12/10/2023

Manufacturing of paving elements from lunar dust using 3D printing (laser melting process) in the laboratory

Manufacturing of paving elements from lunar dust using 3D printing (laser melting process) in the laboratory

Source: BAM

A joint study by the Bundesanstalt für Materialforschung und -prüfung (BAM), Clausthal University of Technology and Aalen University of Applied Sciences, published today in the prestigious journal Springer Nature Scientific Reports, reveals fascinating prospects: With the help of innovative 3D printing technology and lunar dust, the construction of roads and landing pads on the Earth's satellite could be within reach. This opens unimagined possibilities for the construction of future lunar bases. 

Lunar dust, when stirred up, poses a significant challenge to lunar missions: Due to the low gravity on Earth's satellite, it tends to float for long periods of time and can contaminate and damage machinery, devices and equipment. Permanent lunar bases therefore rely on fixed infrastructure, roads and landing pads to minimise the dust problem. At the same time, it would be extremely costly and time-consuming to transport conventional materials for road construction specifically from Earth to the Moon. It would be more advantageous to use resources already available there, such as lunar dust. It still needs to be clarified whether it can be processed into cobblestone-like elements using 3D printing. 

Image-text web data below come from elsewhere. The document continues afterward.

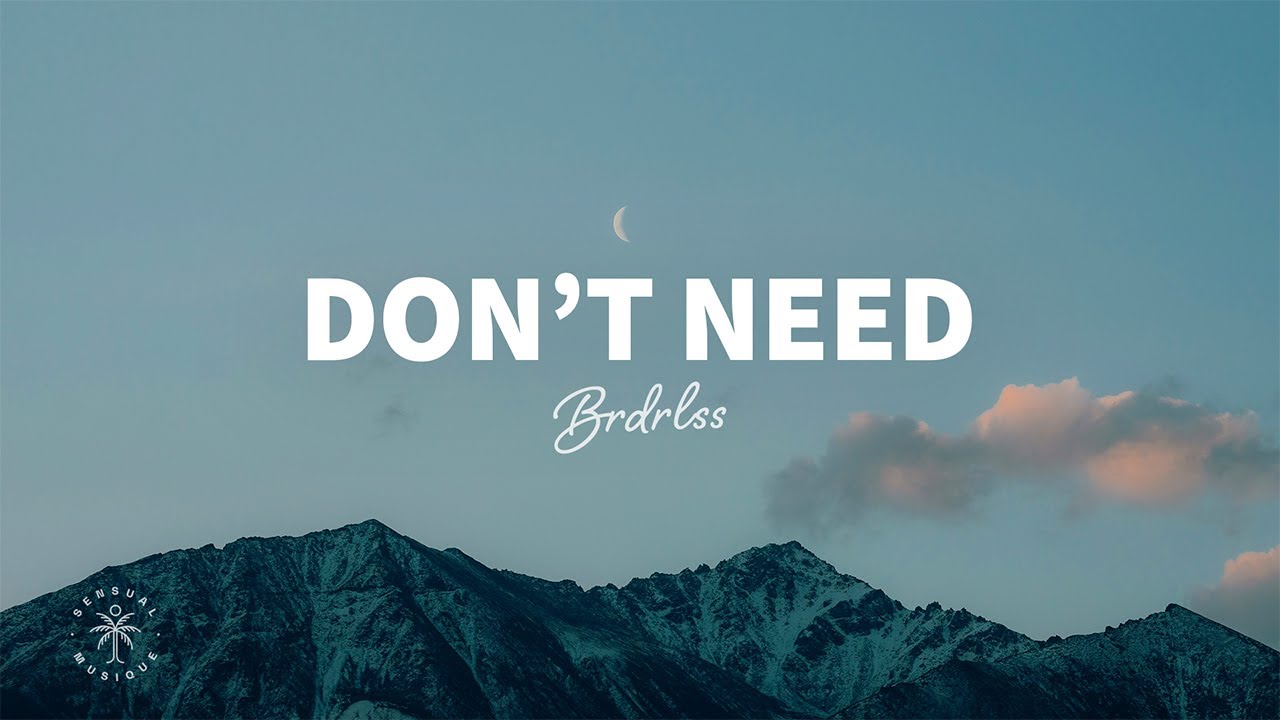 Brdrlss - Don't Need (Lyrics)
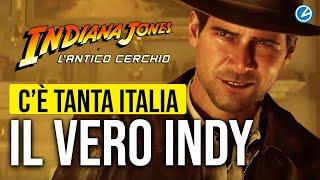 Indiana Jones e L'Antico Cerchio: il vero Indy, finalmente!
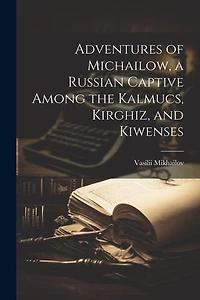 Adventures of Michailow, a Russian Captive Among the Kalmucs, Kirghiz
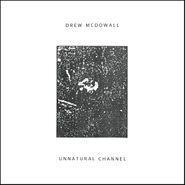 Drew McDowall, Unnatural Channel (LP)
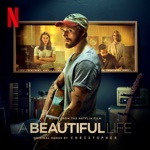 Album - Christopher - Would Ya (From the Netflix Film ‘A Beautiful Life’)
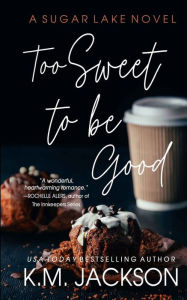 Title: Too Sweet To Be Good, Author: K M Jackson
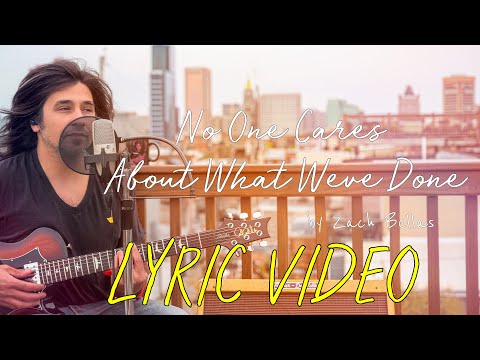 Zach Bellas - 'No One Cares About What We've Done' (Official Lyric Video)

Moon Dust as Building Material  

This is where the current study comes in. The authors experimented with laser beams of different strengths and sizes (up to 100 mm diameter and 12 kilowatts of output power) to develop a robust building material from lunar dust. They used a fine-grained material (EAC-1A) which is officially qualified by the European Space Agency (ESA) as the equivalent of lunar dust.  

The laser's large focal spots, up to 100 mm, allow the material to melt at high speed into solid structures covering large areas, which is essential for building roads and landing pads. During the tests, however, it turned out that when the laser tracks overlap, the enormous energy density leads to high temperature differences and stresses in the material and consequently to cracks.  

The solution: The team developed triangular geometric shapes with an opening in the middle, where the laser tracks did not overlap during printing. The result: "paving stones" that interlock perfectly to create a solid surface. 

Sunlight Instead of Laser 

On the moon, the laser, which at over 1 tonne would be too heavy to transport to the moon, would be replaced by a highly refractive lens of several square metres. It can focus the sunlight in such a way that it can replace the intensity of the laser. Such a film-based lens (Fresnel lens) weighing less than 10 kilograms could easily be transported to the moon.  

"Our results show the great potential that additive manufacturing has," says Jens Günster, project coordinator and head of the Department of Multimaterial Manufacturing Processes at BAM. "They bring us a significant step closer to building a reliable infrastructure on the moon as planned by the European Space Agency (ESA)." 

The project was funded by ESA as part of the ESA Discovery Programme. In the future, further experiments on this are to be carried out with ESA and the German Aerospace Centre (DLR).